Avon, 1989, 374 pages, C$4.95$ mmpb, ISBN 0-380-71014-5
Novels being works of imagination, it’s surprising to find out that some readers devour them to learn things. Why not grab a non-fiction book instead? Authors are free to imagine whatever they want in any given context: why should any reader trust the author?
This is in many ways a false argument. Compare sitting down for a few hours with a quantum mechanic textbook, or a Greg Egan hard-SF novel. The choice is pretty easy to make. Fiction involves the reader. Sure, it’s less rigorous, but the basic elements still come through, especially when dealing with non-tangible subjects: someone who wants to know about the camaraderie and competition between fighter pilots will more easily grasp it reading a Stephen Coonts novel than a non-fiction account.
As for trust, it has a lot to do with an undefinable authenticity in the text itself, added to the author’s credentials. While Arthur Hailey has never been an airport or hotel manager, his novels Airport and Hotel (among other “educative” thrillers) have mesmerized whole beachfuls of readers. Hailey has acquired a reputation for research; Coonts is a former aircraft pilot. Both are known for getting their facts right.
Which brings us to Bob Judd, who brings us in turn in the fast-paced world of Formula One racing for his debut thriller Formula One. With fast cars, loose women, big money and high stakes, the world of Grand Prix racing seems a natural background for any thriller. Formula One takes full advantage of its setting.
Ace Formula One driver Forrest Evers has problems. After three disastrous races, he has abandoned racing. Now, in the opening pages of the novel, he watches as the second driver of his team kills himself in a stupid 200mph accident. Soon afterward, Evers is back behind the wheel with only one idea: Find out who killed his friend and who’s trying to kill him again.
Many thrillers boast intriguing promises but fail on delivery. Not so here. Judd writes like a racer going for the pole position. Evers’ first-person narration is immediately gripping and carries the novel through like few thrillers read recently.
Even better, we readers get a first-class ticket to the world of F1 racing. The jargon, the mechanics, the shady dealings, the political nature of the game are all explained in painless terms. Best of all, Formula One stays with its subject most of the time. It’s not a coincidence if the novel falters around the three-quarter mark, where the protagonist stops being a driver and behaves more like an amateur secret agent. Soon afterward, Evers and the novel are back where they belong—behind the wheel. The climax is memorably written.

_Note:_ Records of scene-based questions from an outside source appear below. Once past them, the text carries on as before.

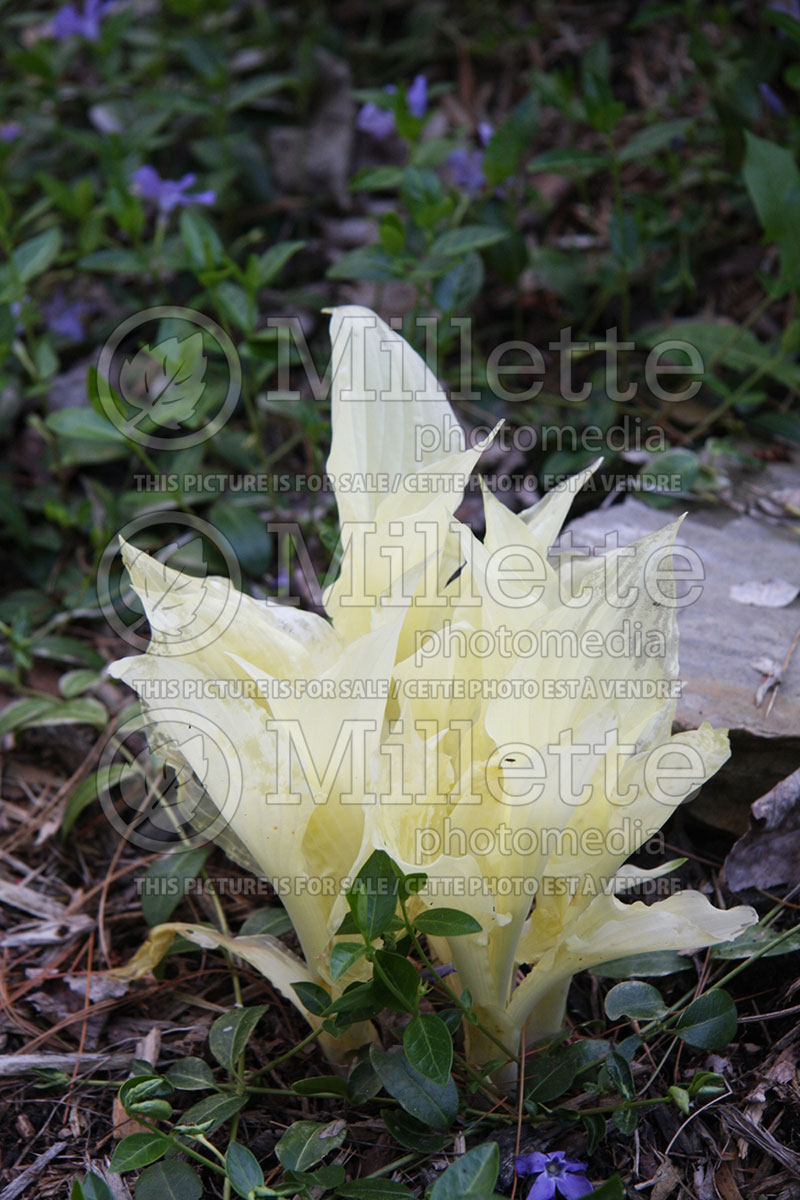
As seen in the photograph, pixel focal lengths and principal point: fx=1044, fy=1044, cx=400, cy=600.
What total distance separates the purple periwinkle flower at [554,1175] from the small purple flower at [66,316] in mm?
2047

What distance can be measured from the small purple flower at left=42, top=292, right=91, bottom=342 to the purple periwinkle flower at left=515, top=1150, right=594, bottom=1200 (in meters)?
2.05

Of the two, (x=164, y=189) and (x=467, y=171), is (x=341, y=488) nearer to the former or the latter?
(x=164, y=189)

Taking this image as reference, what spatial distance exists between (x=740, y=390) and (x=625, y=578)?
1054 mm

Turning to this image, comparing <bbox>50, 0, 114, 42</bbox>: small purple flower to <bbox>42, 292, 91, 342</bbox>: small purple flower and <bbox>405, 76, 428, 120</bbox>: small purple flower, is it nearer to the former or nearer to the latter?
<bbox>42, 292, 91, 342</bbox>: small purple flower

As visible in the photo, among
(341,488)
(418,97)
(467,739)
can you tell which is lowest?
(467,739)

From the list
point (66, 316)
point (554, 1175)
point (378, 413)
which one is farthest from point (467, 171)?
point (554, 1175)

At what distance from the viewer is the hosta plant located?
996 mm

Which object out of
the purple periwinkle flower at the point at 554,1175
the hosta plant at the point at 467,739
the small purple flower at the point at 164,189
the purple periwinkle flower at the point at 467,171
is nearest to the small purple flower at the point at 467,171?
the purple periwinkle flower at the point at 467,171

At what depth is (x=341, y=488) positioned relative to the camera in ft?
3.94

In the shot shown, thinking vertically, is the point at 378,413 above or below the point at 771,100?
below

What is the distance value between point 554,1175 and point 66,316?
2.19 meters

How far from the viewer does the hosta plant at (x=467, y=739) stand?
1.00 meters

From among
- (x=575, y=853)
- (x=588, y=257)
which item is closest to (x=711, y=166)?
(x=588, y=257)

What’s more, you will enjoy learning about F1 racing here. The details are well-mixed with the action, and seldom feel like exposition lumps. Judd acquires his credibility not by past novels or by an author blurb, but by being very, very good at what he does. It’s a challenge to pull off a first-person narration by someone who’s obviously in a technical field, but Judd achieves it magnificently.
There’s plenty to like in Formula One: The writing is delicious, the protagonist is likable, the gallery of supporting characters is sharply drawn, the technical details are right and the plot moves. You’re unlikely to read a better thriller soon.
[July 1998: Just discovered that Formula One is the first of four (so far) Forrest Evers thrillers. I’m unsure to read further, lest inferior sequels taint my memories of the original.]